=== Available records ===

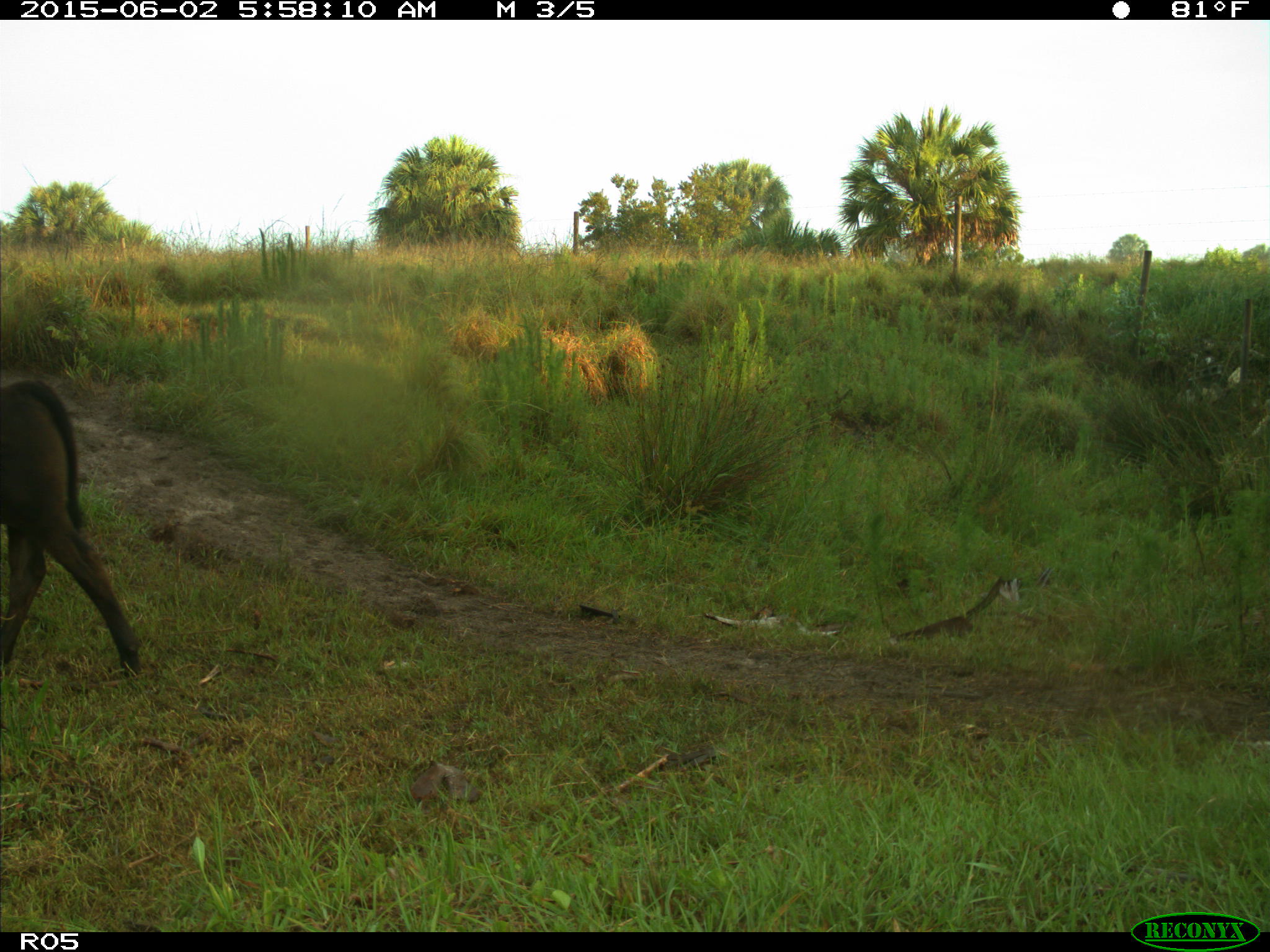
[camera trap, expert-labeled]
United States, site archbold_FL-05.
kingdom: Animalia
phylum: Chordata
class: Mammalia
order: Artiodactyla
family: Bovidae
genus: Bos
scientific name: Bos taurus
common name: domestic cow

===

* [Work item]:
Print all of the entries word for word. Omit the pictures they contain.

* [Written solution]:
[camera trap, expert-labeled]
United States, site archbold_FL-05.
kingdom: Animalia
phylum: Chordata
class: Mammalia
order: Artiodactyla
family: Bovidae
genus: Bos
scientific name: Bos taurus
common name: domestic cow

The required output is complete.